Понятно, что любая критика в адрес именно данных сочинений делалась теперь уже попросту невозможной: она предполагала бы тем самым критику их того самого будущего.
Говоря иначе, оберегая подступы к местам своего кормления от «неприоритетных» и по этническому признаку определяя, кому будет открыт доступ в «мир их фантастики», они занимались ничем иным, как обереганием от «неприоритетных» виртуального будущего, нарисованного для них на бумаге их кормильцем.
Плечо к плечу и с негромким мужеством так они стояли на его защите. В этом и состояла их миссия, о которой никто нигде не решался сказать вслух.
Их хозяин, увлекшись, даже начал играть в бога, блюдя божественную недосягаемость и словно бы между прочим подсказывая наиболее выгодные направления, и притча о том, как много осторожности надо проявлять в отношении слов искренней признательности тех, кто кушает с твоего стола, еще долгое время должно служить сюжетом о печальном несовершенстве этого мира.
Как и все особи, имеющие ареал обитания в пределах кормушки, он настолько уверовал в силу своего слова, что даже тени сомнения у него не было, что что-то может пойти не так. Впрочем, может, я уже драматизирую и меня здесь просто уносит сильное течение сюжета. Возможно, человек просто идиот.
Элементарная расстановка иерархии в сюжете предполагала вопрос: это как же нужно убедить себя в своей исключительности, какую работу по селекции информации извне нужно провести и сколько суетливой похвалы со стороны кушающих со стола нужно выслушать, чтобы действительно, без кавычек поверить в свою божественную недосягаемость?

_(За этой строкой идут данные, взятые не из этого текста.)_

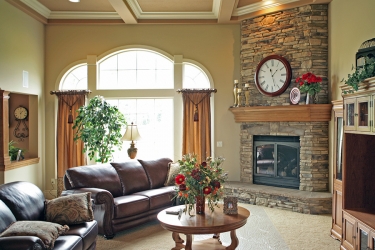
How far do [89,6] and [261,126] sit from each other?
159 inches

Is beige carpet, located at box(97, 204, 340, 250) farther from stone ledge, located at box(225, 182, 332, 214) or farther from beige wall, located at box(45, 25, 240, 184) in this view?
beige wall, located at box(45, 25, 240, 184)

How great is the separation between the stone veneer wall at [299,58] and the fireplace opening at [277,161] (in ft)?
0.41

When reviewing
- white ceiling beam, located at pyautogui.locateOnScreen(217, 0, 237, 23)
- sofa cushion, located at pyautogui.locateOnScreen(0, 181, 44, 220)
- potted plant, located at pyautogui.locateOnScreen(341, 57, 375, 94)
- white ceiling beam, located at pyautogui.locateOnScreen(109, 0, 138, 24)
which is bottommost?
sofa cushion, located at pyautogui.locateOnScreen(0, 181, 44, 220)

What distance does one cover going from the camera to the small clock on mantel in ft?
21.9

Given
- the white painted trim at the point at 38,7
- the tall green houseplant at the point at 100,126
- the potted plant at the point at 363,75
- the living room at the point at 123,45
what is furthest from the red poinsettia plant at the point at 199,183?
the white painted trim at the point at 38,7

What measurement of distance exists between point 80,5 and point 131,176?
3.44 m

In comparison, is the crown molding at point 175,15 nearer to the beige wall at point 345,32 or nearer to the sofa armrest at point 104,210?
the beige wall at point 345,32

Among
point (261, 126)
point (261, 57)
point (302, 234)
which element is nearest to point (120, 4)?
point (261, 57)

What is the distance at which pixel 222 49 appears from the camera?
23.0 ft

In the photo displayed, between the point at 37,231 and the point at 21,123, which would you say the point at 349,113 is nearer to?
the point at 37,231

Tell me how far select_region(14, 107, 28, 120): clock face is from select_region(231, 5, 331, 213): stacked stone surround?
14.4 feet

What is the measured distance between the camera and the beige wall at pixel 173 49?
7.00 meters

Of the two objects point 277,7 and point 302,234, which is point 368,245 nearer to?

Самым забавным было то, что как раз в этом месте было больше всего повода для улыбок и аплодисментов, но этого так ни до кого и не дошло. Дело в том, что, чтобы дать коллекционерам это увидеть, даже в это их нужно было ткнуть, взяв за шиворот.
Речь не идет об еще одном соблазне мира. Если кушающие с твоего стола повторят нужные слова достаточное количество раз, – неважно в какой последовательности, – то в конце концов образ своего профиля в зеркале как мастера-кукловода с простертыми над суетливым миром пальцами и невидимыми нитями с каждым утром будет выглядеть предельно убедительным: подозрение, что это тебе можно, станет в конце концов поворотным механизмом твоих движений. Мироздание было счастливо оценить твое к нему восхождение и геологическая эпоха сделала это тоже.